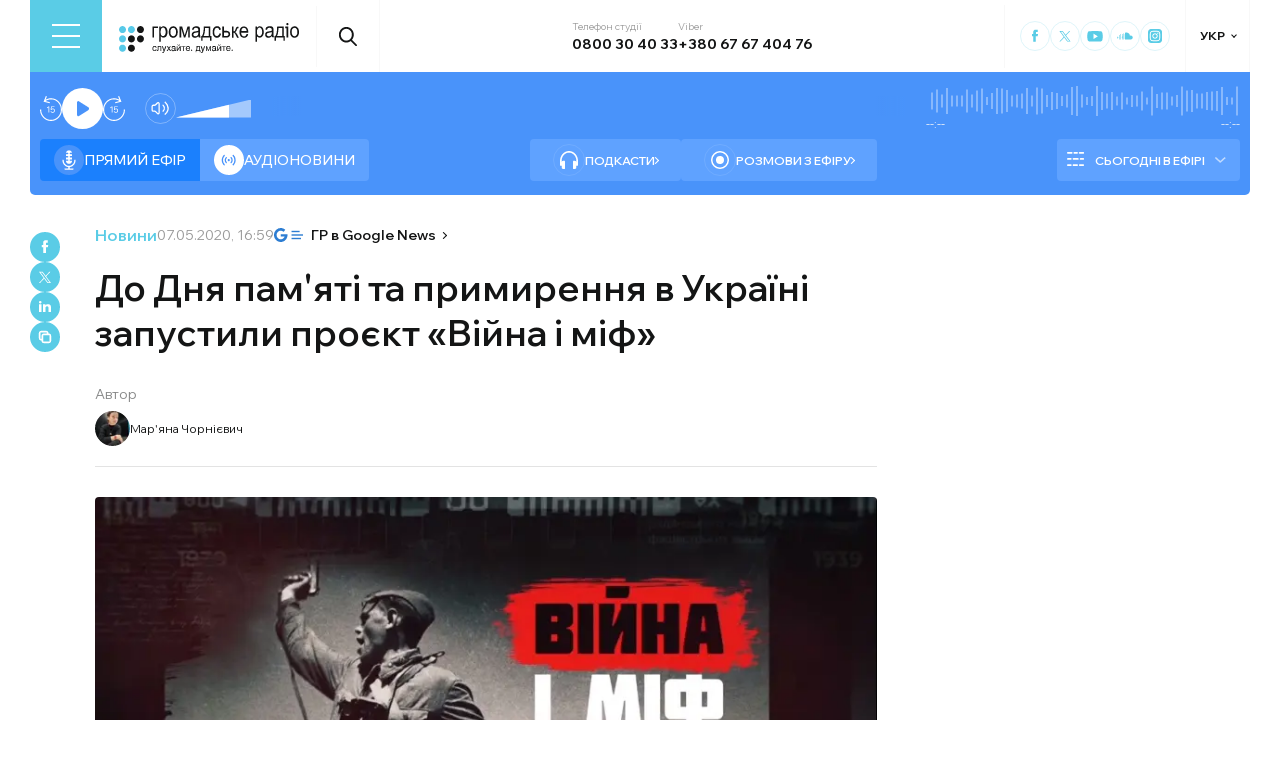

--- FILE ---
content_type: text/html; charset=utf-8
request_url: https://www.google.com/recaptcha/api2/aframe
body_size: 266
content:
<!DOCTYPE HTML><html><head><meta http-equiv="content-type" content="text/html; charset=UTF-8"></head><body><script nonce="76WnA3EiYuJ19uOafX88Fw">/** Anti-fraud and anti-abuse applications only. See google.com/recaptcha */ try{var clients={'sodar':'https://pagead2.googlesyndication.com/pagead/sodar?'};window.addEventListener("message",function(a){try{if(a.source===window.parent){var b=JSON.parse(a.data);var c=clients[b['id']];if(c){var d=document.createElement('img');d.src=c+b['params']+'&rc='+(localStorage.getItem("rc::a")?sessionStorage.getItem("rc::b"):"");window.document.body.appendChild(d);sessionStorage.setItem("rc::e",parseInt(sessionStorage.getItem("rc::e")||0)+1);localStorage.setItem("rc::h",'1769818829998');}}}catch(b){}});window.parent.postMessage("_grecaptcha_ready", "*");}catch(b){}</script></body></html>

--

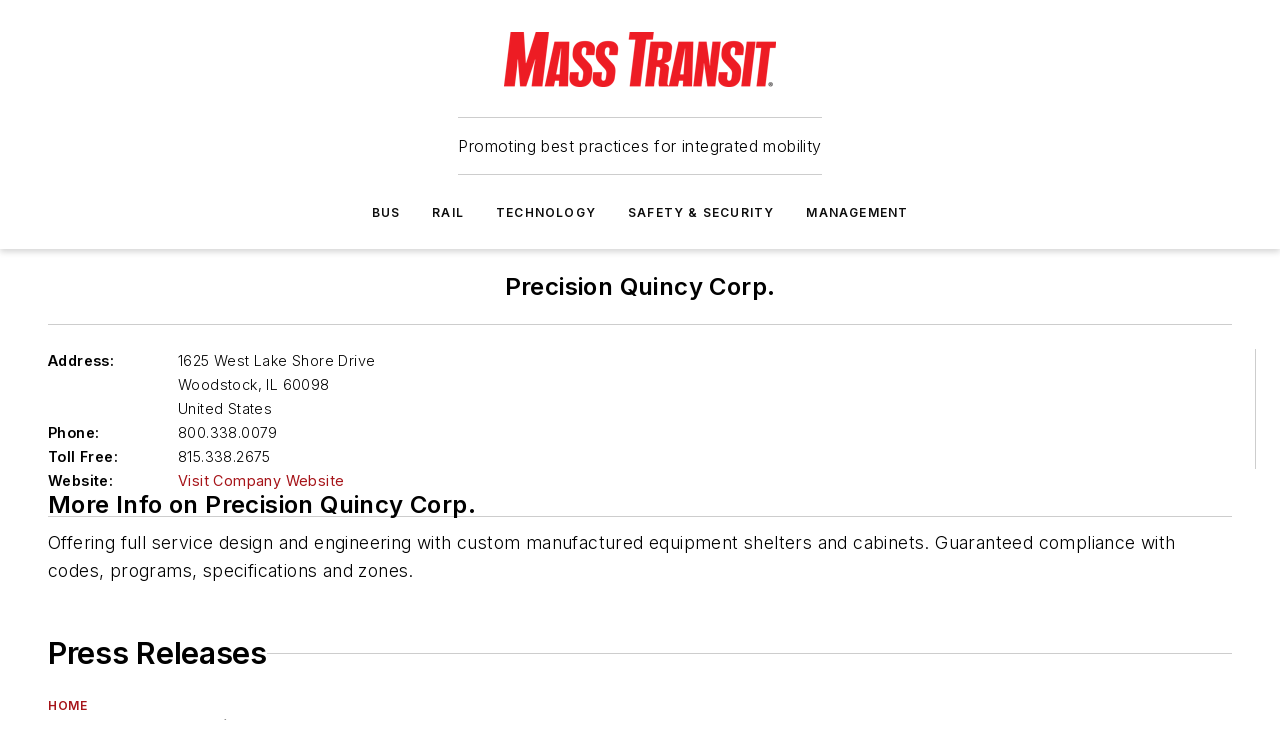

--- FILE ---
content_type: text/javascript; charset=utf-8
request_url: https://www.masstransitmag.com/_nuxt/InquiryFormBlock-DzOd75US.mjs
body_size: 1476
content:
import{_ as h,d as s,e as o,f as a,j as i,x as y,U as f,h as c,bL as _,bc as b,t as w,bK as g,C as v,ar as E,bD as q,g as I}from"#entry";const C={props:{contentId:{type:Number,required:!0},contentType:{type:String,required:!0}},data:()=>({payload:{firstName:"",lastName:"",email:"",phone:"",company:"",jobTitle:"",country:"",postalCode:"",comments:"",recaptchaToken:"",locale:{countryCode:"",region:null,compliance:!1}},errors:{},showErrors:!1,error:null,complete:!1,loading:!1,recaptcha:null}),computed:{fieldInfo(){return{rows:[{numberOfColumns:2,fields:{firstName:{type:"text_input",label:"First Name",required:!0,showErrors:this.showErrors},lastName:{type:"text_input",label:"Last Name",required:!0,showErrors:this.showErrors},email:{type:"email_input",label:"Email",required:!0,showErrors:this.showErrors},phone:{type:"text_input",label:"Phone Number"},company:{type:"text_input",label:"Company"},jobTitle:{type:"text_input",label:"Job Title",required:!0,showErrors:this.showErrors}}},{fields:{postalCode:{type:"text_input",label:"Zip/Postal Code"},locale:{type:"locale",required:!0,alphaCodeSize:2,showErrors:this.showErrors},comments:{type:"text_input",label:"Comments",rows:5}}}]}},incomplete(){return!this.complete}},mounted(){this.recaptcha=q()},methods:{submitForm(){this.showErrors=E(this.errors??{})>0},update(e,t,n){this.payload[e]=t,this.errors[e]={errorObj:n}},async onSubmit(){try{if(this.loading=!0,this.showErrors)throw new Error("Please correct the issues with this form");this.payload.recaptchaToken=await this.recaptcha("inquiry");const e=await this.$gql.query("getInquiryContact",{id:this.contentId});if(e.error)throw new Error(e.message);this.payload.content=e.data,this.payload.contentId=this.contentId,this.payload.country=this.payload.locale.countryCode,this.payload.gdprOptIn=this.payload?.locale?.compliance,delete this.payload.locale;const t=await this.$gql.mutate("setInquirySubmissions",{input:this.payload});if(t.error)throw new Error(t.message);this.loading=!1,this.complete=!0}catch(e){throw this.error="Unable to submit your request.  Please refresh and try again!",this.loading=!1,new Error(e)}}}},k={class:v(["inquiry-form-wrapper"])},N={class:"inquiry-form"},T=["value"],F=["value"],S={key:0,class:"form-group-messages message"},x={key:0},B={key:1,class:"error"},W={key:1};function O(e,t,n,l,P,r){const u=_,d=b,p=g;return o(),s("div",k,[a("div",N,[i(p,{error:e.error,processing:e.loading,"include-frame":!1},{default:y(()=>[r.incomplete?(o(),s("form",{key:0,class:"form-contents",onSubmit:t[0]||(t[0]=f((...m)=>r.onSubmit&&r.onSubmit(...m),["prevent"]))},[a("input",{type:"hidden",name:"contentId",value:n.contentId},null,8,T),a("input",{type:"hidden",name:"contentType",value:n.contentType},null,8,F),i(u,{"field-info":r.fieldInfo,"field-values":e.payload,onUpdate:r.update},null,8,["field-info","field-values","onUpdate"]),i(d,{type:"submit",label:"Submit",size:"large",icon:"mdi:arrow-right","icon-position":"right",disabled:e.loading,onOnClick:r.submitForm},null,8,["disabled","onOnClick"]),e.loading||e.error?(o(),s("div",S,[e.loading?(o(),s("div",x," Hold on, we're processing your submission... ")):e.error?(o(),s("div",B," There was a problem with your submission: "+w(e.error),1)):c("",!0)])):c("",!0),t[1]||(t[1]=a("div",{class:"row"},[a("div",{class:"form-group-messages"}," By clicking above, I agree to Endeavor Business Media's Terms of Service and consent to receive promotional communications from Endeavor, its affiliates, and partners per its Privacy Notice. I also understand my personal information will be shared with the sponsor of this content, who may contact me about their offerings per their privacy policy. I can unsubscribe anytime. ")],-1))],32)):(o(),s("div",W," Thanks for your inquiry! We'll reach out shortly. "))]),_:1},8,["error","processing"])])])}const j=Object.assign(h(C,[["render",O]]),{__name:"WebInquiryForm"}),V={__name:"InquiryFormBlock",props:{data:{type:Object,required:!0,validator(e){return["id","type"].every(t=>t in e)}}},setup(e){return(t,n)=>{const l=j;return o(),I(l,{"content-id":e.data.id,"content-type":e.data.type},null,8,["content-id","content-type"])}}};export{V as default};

- ABOUT THIS TASK:
Every line of the data above that includes "html" should be listed.

- TASK RESPONSE:
content_type: text/html; charset=utf-8
<!DOCTYPE HTML><html><head><meta http-equiv="content-type" content="text/html; charset=UTF-8"></head><body><script nonce="76WnA3EiYuJ19uOafX88Fw">/** Anti-fraud and anti-abuse applications only. See google.com/recaptcha */ try{var clients={'sodar':'https://pagead2.googlesyndication.com/pagead/sodar?'};window.addEventListener("message",function(a){try{if(a.source===window.parent){var b=JSON.parse(a.data);var c=clients[b['id']];if(c){var d=document.createElement('img');d.src=c+b['params']+'&rc='+(localStorage.getItem("rc::a")?sessionStorage.getItem("rc::b"):"");window.document.body.appendChild(d);sessionStorage.setItem("rc::e",parseInt(sessionStorage.getItem("rc::e")||0)+1);localStorage.setItem("rc::h",'1769818829998');}}}catch(b){}});window.parent.postMessage("_grecaptcha_ready", "*");}catch(b){}</script></body></html>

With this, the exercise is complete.